Nervous systems are delicate structures, and the earliest ones, distributed throughout the organism, were very vulnerable. With the evolution of a spinal cord and skull, however, the nervous system was protected inside a case of bone. Once this step had been accomplished the development of the nervous system itself became the major focus of evolution.

We tend to see vertebrate evolution in terms of the more visible changes in outer form -- gills evolving into lungs, fins developing into arms and legs -- but the most significant changes were taking place on the inside. The nervous systems of early worms occupied less than one ten-thousandth of the organism. The brain-to-body ratio of stenonychosaurus, one of the most intelligent dinosaurs, was probably about twenty times greater, but still not that impressive. With the advent of mammals, however, the nervous system began to grow very rapidly. Within the last 50 million years -- less than one third of the dinosaurs’total reign, and only a hundredth of Earth’s history -- brain size has exploded. In human beings the brain now takes up one twentieth of the body’s weight.

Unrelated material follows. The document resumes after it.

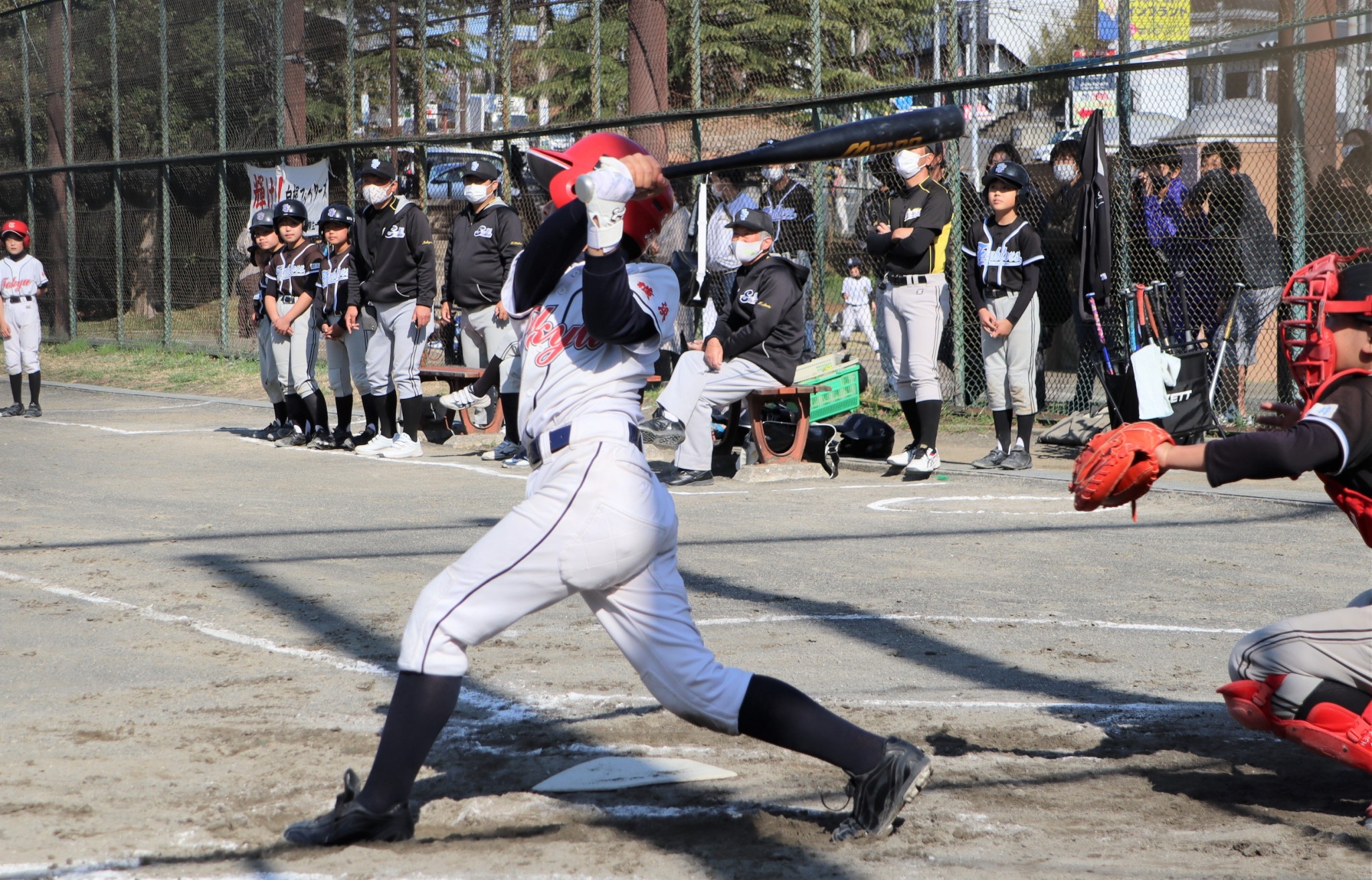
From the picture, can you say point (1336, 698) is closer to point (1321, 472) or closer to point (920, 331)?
point (1321, 472)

As important as the increase in the relative size of the brain is the increase in its complexity. As the brain evolved its structures became more and more intricate. The cortex, the outer layer of nerve cells believed to be the seat of thinking and higher mental functions, became much thicker, and unfathomably complex. The brains of humans (and of whales and dolphins) are, with no exaggeration, the most complex structures in the known Universe -- many times more complex than the largest computers such brains have yet designed.

This explosive development of the brain, occurring in just a few hundred thousand years, is one of the most dramatic and rapid changes in the whole of biological evolution. And on it rests the whole future of evolution. For through the human brain have come new creative potentials, new arenas for growth and development, and another leap in the speed of evolution.